───── PASSAGE PROVIDED

4 resultados para Functions of complex variables.
em CaltechTHESIS
Resumo:
The dissertation is concerned with the mathematical study of various network problems. First, three real-world networks are considered: (i) the human brain network (ii) communication networks, (iii) electric power networks. Although these networks perform very different tasks, they share similar mathematical foundations. The high-level goal is to analyze and/or synthesis each of these systems from a “control and optimization” point of view. After studying these three real-world networks, two abstract network problems are also explored, which are motivated by power systems. The first one is “flow optimization over a flow network” and the second one is “nonlinear optimization over a generalized weighted graph”. The results derived in this dissertation are summarized below.
Brain Networks: Neuroimaging data reveals the coordinated activity of spatially distinct brain regions, which may be represented mathematically as a network of nodes (brain regions) and links (interdependencies). To obtain the brain connectivity network, the graphs associated with the correlation matrix and the inverse covariance matrix—describing marginal and conditional dependencies between brain regions—have been proposed in the literature. A question arises as to whether any of these graphs provides useful information about the brain connectivity. Due to the electrical properties of the brain, this problem will be investigated in the context of electrical circuits. First, we consider an electric circuit model and show that the inverse covariance matrix of the node voltages reveals the topology of the circuit. Second, we study the problem of finding the topology of the circuit based on only measurement. In this case, by assuming that the circuit is hidden inside a black box and only the nodal signals are available for measurement, the aim is to find the topology of the circuit when a limited number of samples are available. For this purpose, we deploy the graphical lasso technique to estimate a sparse inverse covariance matrix. It is shown that the graphical lasso may find most of the circuit topology if the exact covariance matrix is well-conditioned. However, it may fail to work well when this matrix is ill-conditioned. To deal with ill-conditioned matrices, we propose a small modification to the graphical lasso algorithm and demonstrate its performance. Finally, the technique developed in this work will be applied to the resting-state fMRI data of a number of healthy subjects.
Communication Networks: Congestion control techniques aim to adjust the transmission rates of competing users in the Internet in such a way that the network resources are shared efficiently. Despite the progress in the analysis and synthesis of the Internet congestion control, almost all existing fluid models of congestion control assume that every link in the path of a flow observes the original source rate. To address this issue, a more accurate model is derived in this work for the behavior of the network under an arbitrary congestion controller, which takes into account of the effect of buffering (queueing) on data flows. Using this model, it is proved that the well-known Internet congestion control algorithms may no longer be stable for the common pricing schemes, unless a sufficient condition is satisfied. It is also shown that these algorithms are guaranteed to be stable if a new pricing mechanism is used.
Electrical Power Networks: Optimal power flow (OPF) has been one of the most studied problems for power systems since its introduction by Carpentier in 1962. This problem is concerned with finding an optimal operating point of a power network minimizing the total power generation cost subject to network and physical constraints. It is well known that OPF is computationally hard to solve due to the nonlinear interrelation among the optimization variables. The objective is to identify a large class of networks over which every OPF problem can be solved in polynomial time. To this end, a convex relaxation is proposed, which solves the OPF problem exactly for every radial network and every meshed network with a sufficient number of phase shifters, provided power over-delivery is allowed. The concept of “power over-delivery” is equivalent to relaxing the power balance equations to inequality constraints.

──────────

§ **PROBLEM TO SOLVE**
Continue the dissertation abstract on network problems, starting after its last sentence.

───── INFORMATION GIVEN

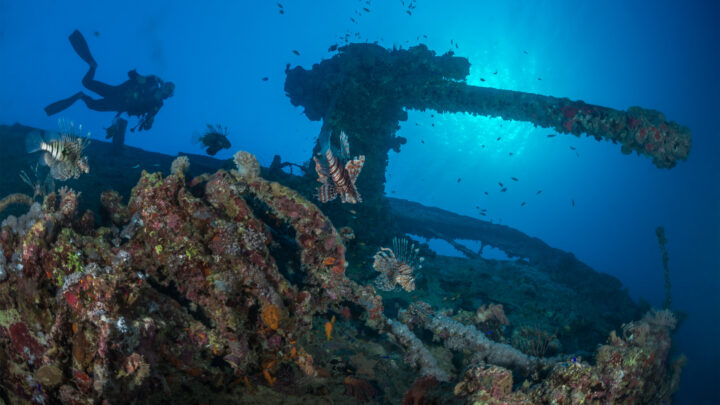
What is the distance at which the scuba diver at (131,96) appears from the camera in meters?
14.0

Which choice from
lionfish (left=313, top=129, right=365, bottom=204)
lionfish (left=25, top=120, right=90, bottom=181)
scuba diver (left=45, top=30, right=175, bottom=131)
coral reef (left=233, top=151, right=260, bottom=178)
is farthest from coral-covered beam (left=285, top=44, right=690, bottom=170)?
lionfish (left=25, top=120, right=90, bottom=181)

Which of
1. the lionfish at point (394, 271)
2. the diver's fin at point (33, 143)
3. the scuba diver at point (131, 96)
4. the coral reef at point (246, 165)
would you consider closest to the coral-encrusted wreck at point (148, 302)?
the coral reef at point (246, 165)

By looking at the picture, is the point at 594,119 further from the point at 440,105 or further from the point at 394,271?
the point at 394,271

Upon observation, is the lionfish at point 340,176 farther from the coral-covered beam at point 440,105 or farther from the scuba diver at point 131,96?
the scuba diver at point 131,96

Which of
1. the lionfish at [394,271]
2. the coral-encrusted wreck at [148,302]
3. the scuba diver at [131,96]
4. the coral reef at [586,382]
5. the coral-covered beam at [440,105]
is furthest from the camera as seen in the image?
the scuba diver at [131,96]

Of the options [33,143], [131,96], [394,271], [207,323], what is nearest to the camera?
[207,323]

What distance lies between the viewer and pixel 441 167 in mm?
114938

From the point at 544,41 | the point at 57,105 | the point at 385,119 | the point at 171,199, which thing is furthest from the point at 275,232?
the point at 544,41

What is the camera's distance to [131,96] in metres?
14.0

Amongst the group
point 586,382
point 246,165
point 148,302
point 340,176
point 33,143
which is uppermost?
point 33,143

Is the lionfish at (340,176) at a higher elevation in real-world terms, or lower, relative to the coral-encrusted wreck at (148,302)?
higher

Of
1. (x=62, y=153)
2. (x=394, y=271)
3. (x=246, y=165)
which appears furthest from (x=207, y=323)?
(x=394, y=271)

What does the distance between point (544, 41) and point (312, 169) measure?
49257mm

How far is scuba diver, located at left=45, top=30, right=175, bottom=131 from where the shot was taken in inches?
550
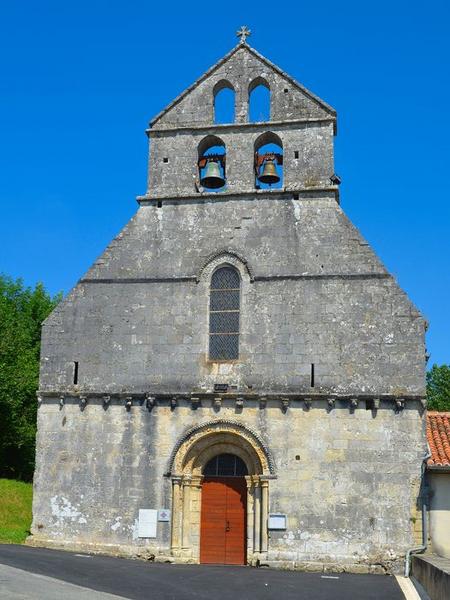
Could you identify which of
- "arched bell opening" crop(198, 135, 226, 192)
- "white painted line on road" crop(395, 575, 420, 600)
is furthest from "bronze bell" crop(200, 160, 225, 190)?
"white painted line on road" crop(395, 575, 420, 600)

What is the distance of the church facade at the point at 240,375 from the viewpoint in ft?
60.1

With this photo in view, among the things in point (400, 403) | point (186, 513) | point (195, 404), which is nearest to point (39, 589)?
point (186, 513)

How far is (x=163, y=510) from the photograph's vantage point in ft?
61.9

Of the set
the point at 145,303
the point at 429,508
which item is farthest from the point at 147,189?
the point at 429,508

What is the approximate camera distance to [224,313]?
20.0 meters

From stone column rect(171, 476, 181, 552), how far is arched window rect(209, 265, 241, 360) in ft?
10.8

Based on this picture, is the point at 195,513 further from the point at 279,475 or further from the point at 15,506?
the point at 15,506

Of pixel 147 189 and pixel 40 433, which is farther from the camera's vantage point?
pixel 147 189

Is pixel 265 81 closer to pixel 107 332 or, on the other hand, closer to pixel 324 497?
pixel 107 332

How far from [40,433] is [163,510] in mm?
3928

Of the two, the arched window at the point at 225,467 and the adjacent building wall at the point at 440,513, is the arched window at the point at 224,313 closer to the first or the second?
the arched window at the point at 225,467

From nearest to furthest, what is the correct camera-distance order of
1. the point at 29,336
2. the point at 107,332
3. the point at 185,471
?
1. the point at 185,471
2. the point at 107,332
3. the point at 29,336

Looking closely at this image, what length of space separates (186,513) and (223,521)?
38.1 inches

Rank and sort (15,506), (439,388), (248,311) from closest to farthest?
(248,311) → (15,506) → (439,388)
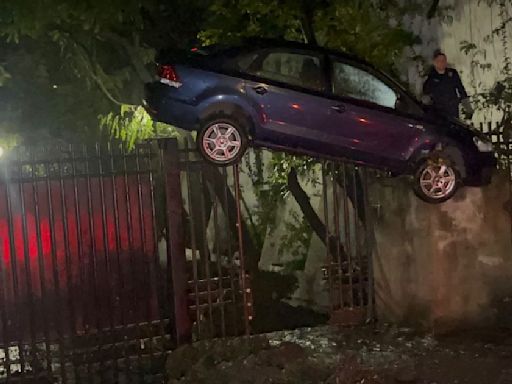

──────────

§ **WRITTEN ANSWER**
Flow Networks: In this part of the dissertation, the minimum-cost flow problem over an arbitrary flow network is considered. In this problem, each node is associated with some possibly unknown injection, each line has two unknown flows at its ends related to each other via a nonlinear function, and all injections and flows need to satisfy certain box constraints. This problem, named generalized network flow (GNF), is highly non-convex due to its nonlinear equality constraints. Under the assumption of monotonicity and convexity of the flow and cost functions, a convex relaxation is proposed, which always finds the optimal injections. A primary application of this work is in the OPF problem. The results of this work on GNF prove that the relaxation on power balance equations (i.e., load over-delivery) is not needed in practice under a very mild angle assumption.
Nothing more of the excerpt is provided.